[Opening EXTRACTED TEXT section]
Identification of potential biomarkers for 2022 Mpox virus infection: a transcriptomic network analysis and machine learning approach

Sci Rep. 2025 Jan 23;15(1):2922. doi: 10.1038/s41598-024-80519-7.

Abstract

Monkeypox virus (MPXV), a zoonotic pathogen, re-emerged in 2022 with the Clade IIb variant, raising global health concerns due to its unprecedented spread in non-endemic regions. Recent studies have shown that Clade IIb (2022 MPXV) is marked by unique genomic mutations and epidemiological behaviors, suggesting variations in host-virus interactions. This study aimed to identify the differentially expressed genes (DEGs) induced by the 2022 MPXV infection through comprehensive bioinformatics analyses of microarray and RNA-Seq datasets from post-infected cell types with different MPXV clades. Subsequently, gene expression network analyses pinpoint the key DEGs, followed by their candidate drug assessment using the Drug SIGnatures DataBase (DSigDB) and validation by multiple machine learning algorithms. Comparative differential gene expression (DGE) analysis revealed 798 DEGs exclusive to the 2022 MPXV invasion in the skin cell types (keratinocytes). Intriguingly, 13 key DEGs were identified across hubs and clusters, highlighting their aberrant expressions in cell cycle regulation, immune responses, and cancer pathways. Biomarker screening via Random Forest (RF) model (selected with PyCaret from multiple models) and validation through t-distributed stochastic neighbor embedding (t-SNE) algorithm, principal component analysis (PCA), and ROC curve analysis employing Logistic Regression and Random Forest, identified 6 key DEGs (TXNRD1, CCNB1, BUB1, CDC20, BUB1B, and CCNA2) as promising biomarkers (AUC > 0.7) for clade IIb infection. This study anticipates that further investigation and clinical trials will catalyze novel detection and therapeutic options to combat 2022 MPXV infection in humans.
[Closing EXTRACTED TEXT section]
Answer from the Mpox abstract:
(a) Which variant did the virus re-emerge with in 2022?
(b) How many DEGs were exclusive to the 2022 MPXV invasion in keratinocytes?
(c) Which model was selected with PyCaret for biomarker screening?
The material has no connection to the Mpox abstract.
[Opening DATA TO EXAMINE section]
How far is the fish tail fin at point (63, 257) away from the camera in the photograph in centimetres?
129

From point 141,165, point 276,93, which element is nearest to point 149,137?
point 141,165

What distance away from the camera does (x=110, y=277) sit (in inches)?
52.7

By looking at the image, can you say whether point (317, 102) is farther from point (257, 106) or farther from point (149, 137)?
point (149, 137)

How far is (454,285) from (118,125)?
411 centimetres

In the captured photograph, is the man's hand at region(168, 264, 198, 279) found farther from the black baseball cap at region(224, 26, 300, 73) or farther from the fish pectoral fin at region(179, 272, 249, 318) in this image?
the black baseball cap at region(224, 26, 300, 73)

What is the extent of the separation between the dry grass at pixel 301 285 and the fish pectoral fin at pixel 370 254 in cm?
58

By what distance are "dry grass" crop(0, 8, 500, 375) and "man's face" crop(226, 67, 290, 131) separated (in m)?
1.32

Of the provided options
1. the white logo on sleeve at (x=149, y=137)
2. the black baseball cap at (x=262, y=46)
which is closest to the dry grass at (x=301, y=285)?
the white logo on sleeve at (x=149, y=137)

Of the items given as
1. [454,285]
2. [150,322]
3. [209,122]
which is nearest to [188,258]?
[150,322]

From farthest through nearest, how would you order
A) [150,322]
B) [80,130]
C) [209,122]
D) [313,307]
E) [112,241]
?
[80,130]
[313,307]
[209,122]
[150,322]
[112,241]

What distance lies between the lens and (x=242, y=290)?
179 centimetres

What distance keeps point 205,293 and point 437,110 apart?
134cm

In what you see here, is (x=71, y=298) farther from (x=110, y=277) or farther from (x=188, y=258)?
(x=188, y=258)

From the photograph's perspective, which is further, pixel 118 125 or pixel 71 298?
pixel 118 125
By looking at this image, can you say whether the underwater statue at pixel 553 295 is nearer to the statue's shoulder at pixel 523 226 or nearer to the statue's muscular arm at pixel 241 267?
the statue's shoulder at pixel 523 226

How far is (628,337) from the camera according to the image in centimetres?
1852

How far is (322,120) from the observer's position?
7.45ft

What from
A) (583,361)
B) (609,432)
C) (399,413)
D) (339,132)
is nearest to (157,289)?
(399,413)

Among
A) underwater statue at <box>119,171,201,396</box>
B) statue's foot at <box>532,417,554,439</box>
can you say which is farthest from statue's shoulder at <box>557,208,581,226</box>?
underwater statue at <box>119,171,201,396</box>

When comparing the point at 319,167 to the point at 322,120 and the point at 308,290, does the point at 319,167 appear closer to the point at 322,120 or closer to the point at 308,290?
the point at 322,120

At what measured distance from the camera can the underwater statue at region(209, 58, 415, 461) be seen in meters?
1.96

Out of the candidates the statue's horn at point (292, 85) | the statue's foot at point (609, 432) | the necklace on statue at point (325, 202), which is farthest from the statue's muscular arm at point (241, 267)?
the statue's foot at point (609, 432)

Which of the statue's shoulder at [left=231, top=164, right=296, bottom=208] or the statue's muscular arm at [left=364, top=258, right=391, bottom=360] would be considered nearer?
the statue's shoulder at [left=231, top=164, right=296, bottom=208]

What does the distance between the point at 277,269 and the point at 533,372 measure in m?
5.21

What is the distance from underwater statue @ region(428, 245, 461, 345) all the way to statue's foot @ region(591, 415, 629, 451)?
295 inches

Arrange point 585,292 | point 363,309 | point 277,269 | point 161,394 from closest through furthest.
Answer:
[Closing DATA TO EXAMINE section]
* SOLUTION FOR THIS TASK
(a) The Clade IIb variant.
(b) 798.
(c) Random Forest (RF).